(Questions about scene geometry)
— Begin —
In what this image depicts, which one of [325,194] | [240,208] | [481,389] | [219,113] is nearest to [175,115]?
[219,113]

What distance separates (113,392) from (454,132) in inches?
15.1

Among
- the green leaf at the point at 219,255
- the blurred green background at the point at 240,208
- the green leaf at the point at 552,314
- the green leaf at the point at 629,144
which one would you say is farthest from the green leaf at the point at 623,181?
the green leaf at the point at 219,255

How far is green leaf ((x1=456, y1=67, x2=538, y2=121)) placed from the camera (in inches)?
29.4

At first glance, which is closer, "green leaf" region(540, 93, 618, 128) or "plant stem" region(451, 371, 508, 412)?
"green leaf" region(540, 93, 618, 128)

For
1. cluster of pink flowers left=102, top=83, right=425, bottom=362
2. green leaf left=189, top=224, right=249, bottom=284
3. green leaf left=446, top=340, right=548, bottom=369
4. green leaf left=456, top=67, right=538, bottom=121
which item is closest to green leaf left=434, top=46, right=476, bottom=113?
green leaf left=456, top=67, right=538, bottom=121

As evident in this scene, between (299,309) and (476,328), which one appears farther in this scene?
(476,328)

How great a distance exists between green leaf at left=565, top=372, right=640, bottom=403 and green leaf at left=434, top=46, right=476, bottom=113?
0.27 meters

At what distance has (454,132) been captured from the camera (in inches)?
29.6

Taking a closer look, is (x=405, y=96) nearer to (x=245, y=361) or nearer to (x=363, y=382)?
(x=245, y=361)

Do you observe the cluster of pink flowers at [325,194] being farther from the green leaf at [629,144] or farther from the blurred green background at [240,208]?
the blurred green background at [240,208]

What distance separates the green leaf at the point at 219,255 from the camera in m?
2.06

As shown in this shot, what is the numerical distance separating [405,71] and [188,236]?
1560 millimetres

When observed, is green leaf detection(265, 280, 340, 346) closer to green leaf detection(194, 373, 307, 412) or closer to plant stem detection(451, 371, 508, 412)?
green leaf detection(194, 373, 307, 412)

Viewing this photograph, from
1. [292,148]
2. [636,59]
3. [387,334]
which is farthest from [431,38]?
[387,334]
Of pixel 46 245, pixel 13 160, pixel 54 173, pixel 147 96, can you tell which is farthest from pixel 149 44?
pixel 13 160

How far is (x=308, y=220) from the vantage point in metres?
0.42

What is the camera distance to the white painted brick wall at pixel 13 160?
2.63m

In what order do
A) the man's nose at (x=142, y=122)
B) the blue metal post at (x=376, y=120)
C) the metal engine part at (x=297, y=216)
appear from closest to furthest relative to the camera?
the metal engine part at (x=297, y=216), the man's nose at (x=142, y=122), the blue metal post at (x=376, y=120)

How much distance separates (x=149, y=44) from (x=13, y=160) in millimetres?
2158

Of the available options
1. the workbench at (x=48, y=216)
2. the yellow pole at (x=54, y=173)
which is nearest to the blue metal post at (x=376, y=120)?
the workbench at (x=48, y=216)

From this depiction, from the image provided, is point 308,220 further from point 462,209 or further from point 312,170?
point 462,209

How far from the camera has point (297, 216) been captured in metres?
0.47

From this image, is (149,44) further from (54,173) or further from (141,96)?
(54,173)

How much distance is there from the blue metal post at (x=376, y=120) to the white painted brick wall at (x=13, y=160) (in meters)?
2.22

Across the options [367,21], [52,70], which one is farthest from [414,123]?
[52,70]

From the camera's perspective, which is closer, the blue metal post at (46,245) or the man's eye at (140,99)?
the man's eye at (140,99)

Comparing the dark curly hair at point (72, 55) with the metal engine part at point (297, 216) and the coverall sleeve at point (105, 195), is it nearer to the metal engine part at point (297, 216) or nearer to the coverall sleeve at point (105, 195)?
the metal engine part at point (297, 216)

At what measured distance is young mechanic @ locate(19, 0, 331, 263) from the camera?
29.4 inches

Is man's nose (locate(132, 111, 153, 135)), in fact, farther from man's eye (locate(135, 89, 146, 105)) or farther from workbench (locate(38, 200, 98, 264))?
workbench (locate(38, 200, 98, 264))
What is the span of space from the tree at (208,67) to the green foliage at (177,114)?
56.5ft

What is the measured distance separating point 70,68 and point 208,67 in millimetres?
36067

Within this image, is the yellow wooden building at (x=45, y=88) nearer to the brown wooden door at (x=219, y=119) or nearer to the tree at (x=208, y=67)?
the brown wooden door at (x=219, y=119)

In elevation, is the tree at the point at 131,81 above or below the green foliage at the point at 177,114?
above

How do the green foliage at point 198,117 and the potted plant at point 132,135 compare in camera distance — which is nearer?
— End —
• Required work: Reproduce all of the records exactly.

• Problem solution:
In what this image depicts, which one of [325,194] | [240,208] | [481,389] | [219,113] is nearest to [175,115]?
[219,113]

What distance separates (113,392) from (454,132) in inches?
15.1

Among
- the green leaf at the point at 219,255
- the blurred green background at the point at 240,208
- the green leaf at the point at 552,314
- the green leaf at the point at 629,144
which one would you say is farthest from the green leaf at the point at 623,181?
the green leaf at the point at 219,255

How far is green leaf ((x1=456, y1=67, x2=538, y2=121)) placed from the camera (in inches)?
29.4

At first glance, which is closer, "green leaf" region(540, 93, 618, 128) or "plant stem" region(451, 371, 508, 412)?
"green leaf" region(540, 93, 618, 128)

For
1. cluster of pink flowers left=102, top=83, right=425, bottom=362
2. green leaf left=189, top=224, right=249, bottom=284
3. green leaf left=446, top=340, right=548, bottom=369
4. green leaf left=456, top=67, right=538, bottom=121
which item is closest to green leaf left=434, top=46, right=476, bottom=113?
green leaf left=456, top=67, right=538, bottom=121

As evident in this scene, between (299,309) and (476,328), which one appears farther in this scene?
(476,328)

How great a distance exists between green leaf at left=565, top=372, right=640, bottom=403 and green leaf at left=434, top=46, right=476, bottom=113?
0.27 meters

At what distance has (454,132) been captured from the camera (in inches)?
29.6

Taking a closer look, is (x=405, y=96) nearer to (x=245, y=361) or nearer to (x=363, y=382)?
(x=245, y=361)

Do you observe the cluster of pink flowers at [325,194] being farther from the green leaf at [629,144] or farther from the blurred green background at [240,208]?
the blurred green background at [240,208]

What distance separates the green leaf at the point at 219,255 from the camera in m?
2.06

As shown in this shot, what is the numerical distance separating [405,71] and [188,236]?
1560 millimetres

When observed, is green leaf detection(265, 280, 340, 346) closer to green leaf detection(194, 373, 307, 412) or closer to plant stem detection(451, 371, 508, 412)?
green leaf detection(194, 373, 307, 412)

Viewing this photograph, from
1. [292,148]
2. [636,59]
3. [387,334]
which is farthest from [431,38]?
[387,334]
Of pixel 46 245, pixel 13 160, pixel 54 173, pixel 147 96, can you tell which is farthest from pixel 149 44?
pixel 13 160

How far is (x=308, y=220) from the vantage point in metres?
0.42

What is the camera distance to the white painted brick wall at pixel 13 160?
2.63m

In what order do
A) the man's nose at (x=142, y=122)
B) the blue metal post at (x=376, y=120)
C) the metal engine part at (x=297, y=216)
appear from closest to furthest relative to the camera?
the metal engine part at (x=297, y=216), the man's nose at (x=142, y=122), the blue metal post at (x=376, y=120)

How much distance separates (x=149, y=44) from (x=13, y=160) in millimetres?
2158

Of the available options
1. the workbench at (x=48, y=216)
2. the yellow pole at (x=54, y=173)
which is nearest to the blue metal post at (x=376, y=120)?
the workbench at (x=48, y=216)

From this depiction, from the image provided, is point 308,220 further from point 462,209 or further from point 312,170?
point 462,209

How far from the camera has point (297, 216) been captured in metres?
0.47

From this image, is (149,44) further from (54,173) or further from (141,96)?
(54,173)

How much distance is there from the blue metal post at (x=376, y=120) to the white painted brick wall at (x=13, y=160) (in meters)?
2.22

Across the options [367,21], [52,70], which one is farthest from [414,123]?
[52,70]

From the camera's perspective, which is closer, the blue metal post at (46,245) or the man's eye at (140,99)?
the man's eye at (140,99)

Comparing the dark curly hair at point (72, 55) with the metal engine part at point (297, 216) and the coverall sleeve at point (105, 195), is it nearer to the metal engine part at point (297, 216) or nearer to the coverall sleeve at point (105, 195)?
the metal engine part at point (297, 216)

At what measured distance is young mechanic @ locate(19, 0, 331, 263) from the camera?
29.4 inches

Is man's nose (locate(132, 111, 153, 135)), in fact, farther from man's eye (locate(135, 89, 146, 105)) or farther from workbench (locate(38, 200, 98, 264))?
workbench (locate(38, 200, 98, 264))
What is the span of space from the tree at (208,67) to the green foliage at (177,114)?
56.5ft

What is the measured distance separating point 70,68 and point 208,67 in millimetres?
36067

Within this image, is the yellow wooden building at (x=45, y=88) nearer to the brown wooden door at (x=219, y=119) or nearer to the tree at (x=208, y=67)?
the brown wooden door at (x=219, y=119)

In elevation, is the tree at the point at 131,81 above or below the green foliage at the point at 177,114?
above

How do the green foliage at point 198,117 and the potted plant at point 132,135 compare in camera distance — which is nearer?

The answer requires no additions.